The trick is storing values to a table before sending them to the output. Something as simple as this reduced the run time to 58%.

Robert Gould
A: 

Next step I did was cache the stuff that was calculated over and over, and replace bit+bit to bit*2, These simple optimizations are quite powerful...

local width = tonumber(arg and arg[1]) or 100
local height, wscale = width, 2/width
local m, limit2 = 50, 4.0
local write, char = io.write, string.char
local results={}
write("P4\n", width, " ", height, "\n")
local height_minus_one = height - 1
local width_minus_one = width -1

for y=0,height_minus_one do
  local Ci = 2*y / height_minus_one
  for xb=0,width_minus_one,8 do
    local bits = 0
    local xbb = xb+7
    for x=xb,xbb < width and xbb or width_minus_one do
      bits = bits *2
      local Zr, Zi, Zrq, Ziq = 0.0, 0.0, 0.0, 0.0
      local Cr = x * wscale - 1.5
      for i=1,m do
        local Zri = Zr*Zi
        Zr = Zrq - Ziq + Cr
        Zi = Zri + Zri + Ci
        Zrq = Zr*Zr
        Ziq = Zi*Zi
        if Zrq + Ziq > limit2 then
          bits = bits + 1
          break
        end
      end
    end
    if xbb >= width then
      for x=width,xbb do bits = bits *2 + 1 end
    end
    table.insert(results,(char(255-bits)))
  end
end
write(table.concat(results))

This optimization makes the program run in 34% of the time of the original, but Markus Q's optimization still beat mine ;)

Robert Gould
Did you display the results? 'cause they look off a bit (+i or so) to me.
MarkusQ
A: 

This was another attempt, but it turned out to be slower than local access of variables (I imagined using a clean environment would have made it faster to find the variables, but it wasn't the case, local's virtual registers is slightly faster) This brought the runtime down to 41%.

local env={}
env.width = tonumber(arg and arg[1]) or 100
env.height = env.width
env.wscale = 2/env.width
env.m = 50
env.limit2 = 4.0
env.write = io.write
env.char = string.char
env.results={}
env.height_minus_one = env.height - 1
env.width_minus_one = env.width -1
env.insert = table.insert

setfenv(function()
    write("P4\n", env.width, " ", env.height, "\n")
    for y=0,height_minus_one do
      local Ci = 2*y / height_minus_one
      for xb=0,width_minus_one,8 do
        local bits = 0
        local xbb = xb+7
        for x=xb,xbb < width and xbb or width_minus_one do
          bits = bits *2
          local Zr, Zi, Zrq, Ziq = 0.0, 0.0, 0.0, 0.0
          local Cr = x * wscale - 1.5
          for i=1,m do
            local Zri = Zr*Zi
            Zr = Zrq - Ziq + Cr
            Zi = Zri + Zri + Ci
            Zrq = Zr*Zr
            Ziq = Zi*Zi
            if Zrq + Ziq > limit2 then
              bits = bits + 1
              break
            end
          end
        end
        if xbb >= width then
          for x=width,xbb do bits = bits *2 + 1 end
        end
        insert(results,(char(255-bits)))
      end
    end
end,env)()

io.write(table.concat(env.results))
Robert Gould
+5  A: 

Pass 2, about 30% better (on my machine) than my previous.

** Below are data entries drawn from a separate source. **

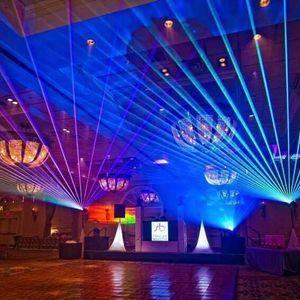 Tmx Ep Event Group Llc 5d0af60039380 51 1977755 159737241951790 Cortlandt Manor, NY wedding dj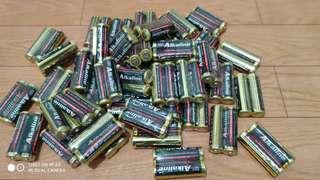 Batu baterai alkaline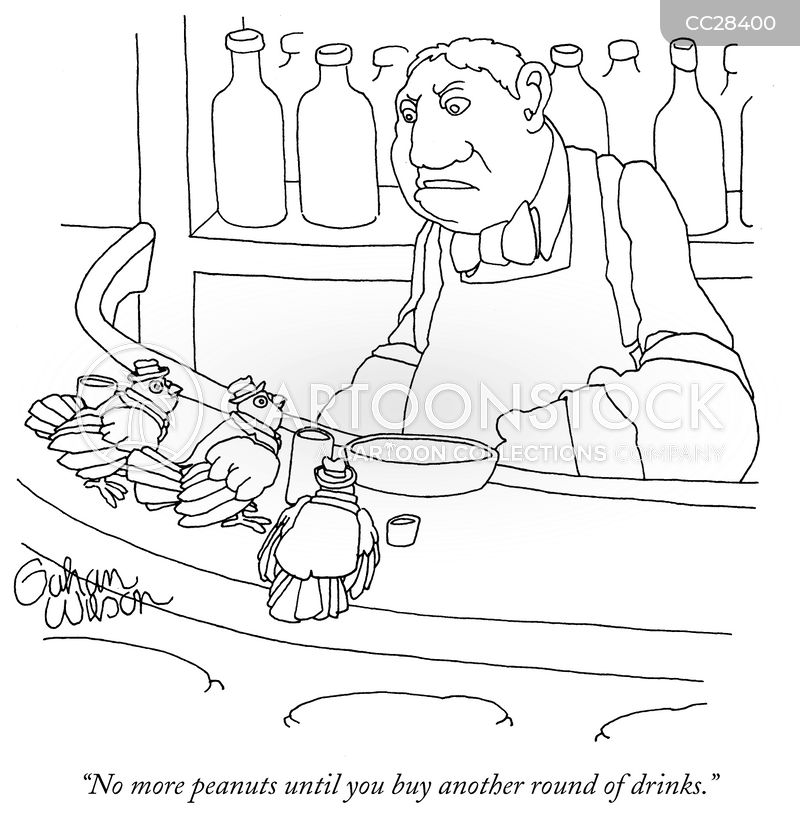 Publican cartoon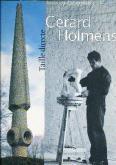GERARD HOLMENS, TAILLE DIRECTE
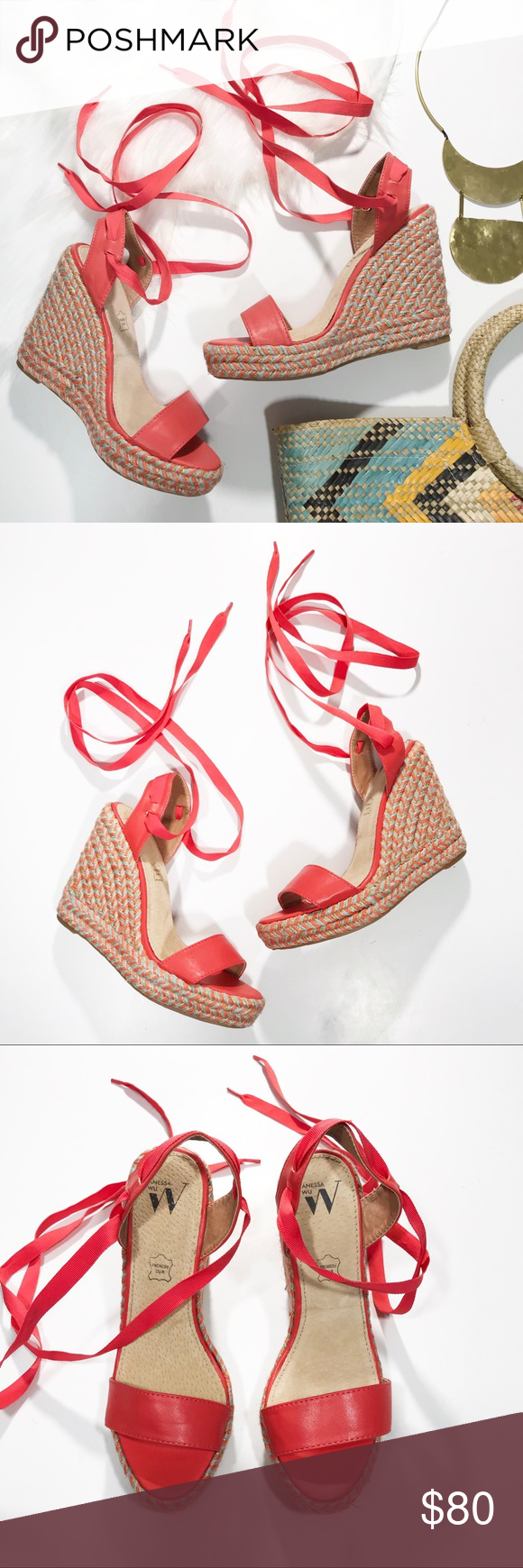 75a16f15eb85 Anthropologie Vanessa Wu Colorful Wedge Sandals Anthropologie Vanessa Wu  Colorful Wedge Sandals. Size 37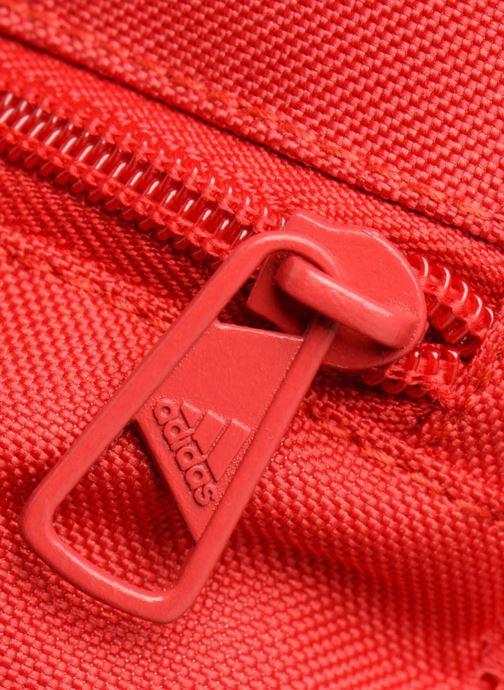 Sacs à dos adidas performance TIRO BP Rouge vue gauche
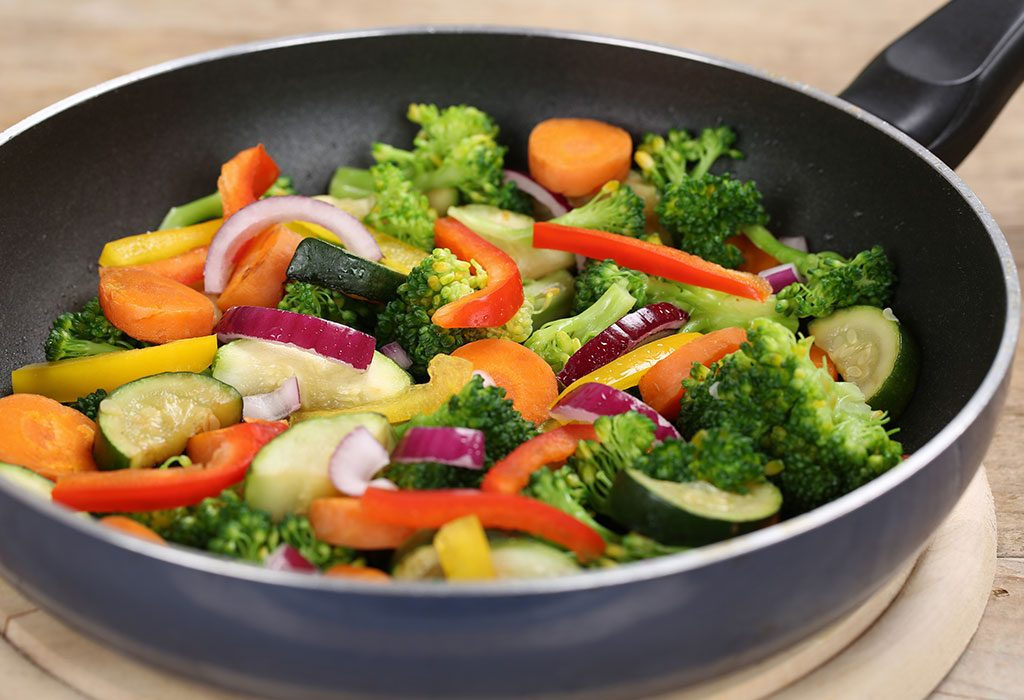 PAN FRIED VEGGIES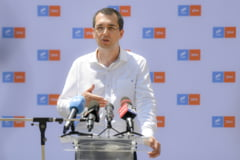 """Vlad Voiculescu, dupa ce directorul ASSAMB ar fi cerut angajatilor """"unitate"""" pentru ca Firea si Pandele sa nu ajunga la DNA: Cu totii vor avea de ales intre cinste si asa numita unitate"""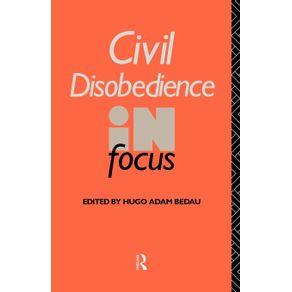 Civil-Disobedience-in-Focus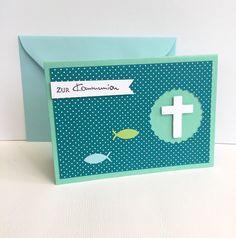 Glückwunschkarten - Kommunionkarte KREUZ & FISCHE - ein Designerstück von POMMPLA bei DaWanda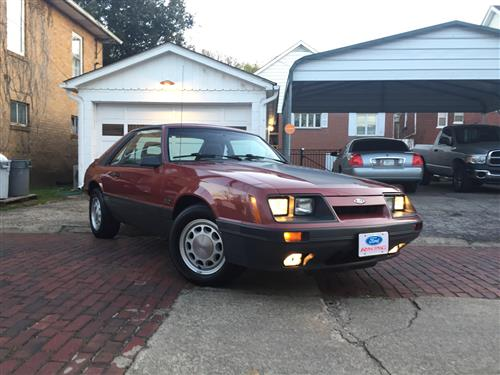 James Hart's 1986 Ford Mustang GT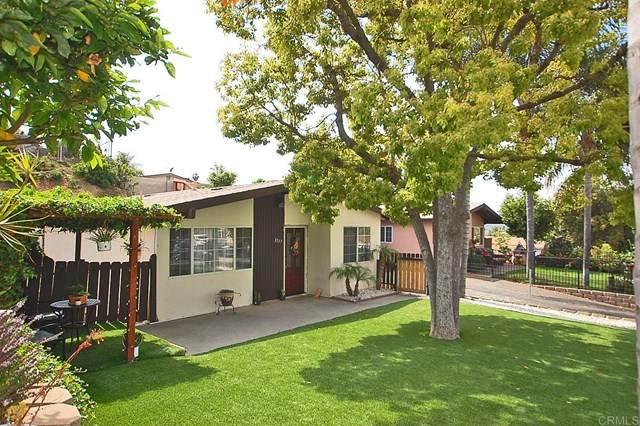 3517 De Leone Road, San Marcos, CA 92069 (#NDP2104427) :: PURE Real Estate Group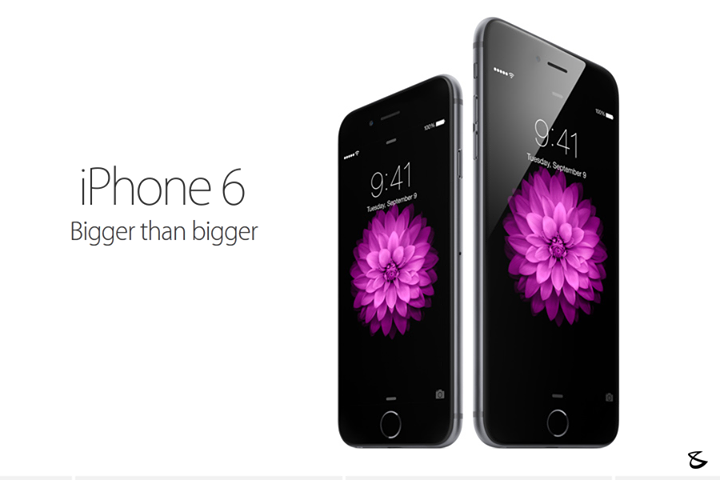 Pre-booking for the latest #Apple iPhone6 series will start in India from October 7.  #Business #Technology #Innovation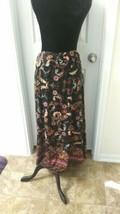 Robert Louis Soft Black  Long Stretch Paisley Skirt 2x may fit like 1x  - $20.79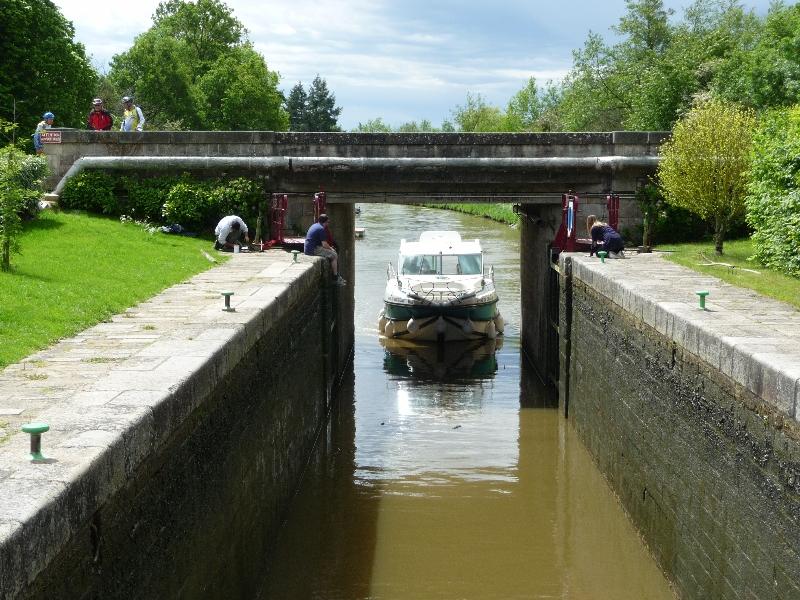 120517-03-le-long-du-canal-2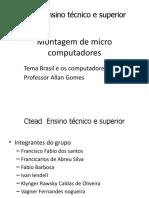 Montagem de micro computadores slides fabio
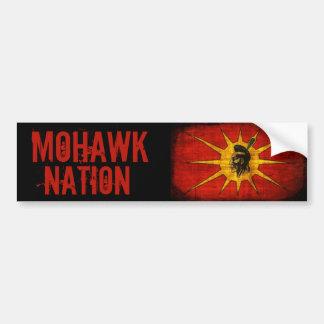 Nação do Mohawk Adesivo Para Carro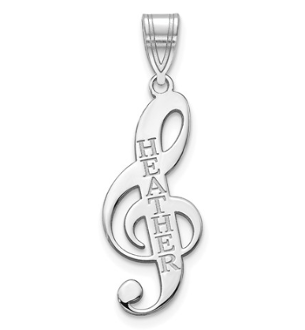 Sterling Silver Personalized Music Note Name Pendant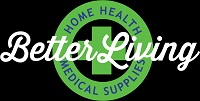 Better Living Home Health and Medical Supplies - Cincinnati, OH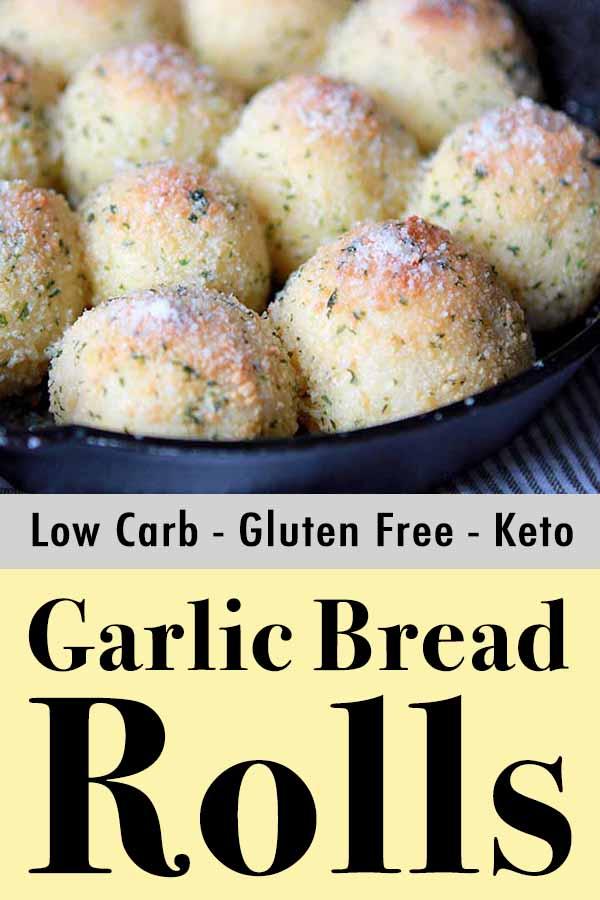 Gluten Free Paleo Garlic Bread Rolls Pinterest Pin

The main saving came from unrolling the inner loop to amortize the overhead.

Also included (commented out) is an aborted attempt to save time by exiting early (& set the pixel black) when you are stuck in the central cardioid. It works, but it's slower no matter how I jiggered it.

I've got to run, but I'll leave a parting suggestion. There may be some optimization possible by run-length encoding the results (so instead of saving a bunch of bit-twiddled chars you'd save a list (number of white dots, number of black dots, number of white dots, etc.)). This would:

  1. Reduce the storage/GC overhead
  2. Allow some optimizations on the output generation (when the numbers were >> 8)
  3. Permit some orbit detection.

No idea if it could be coded tight enough to fly, but that is where I would try next if I had more time.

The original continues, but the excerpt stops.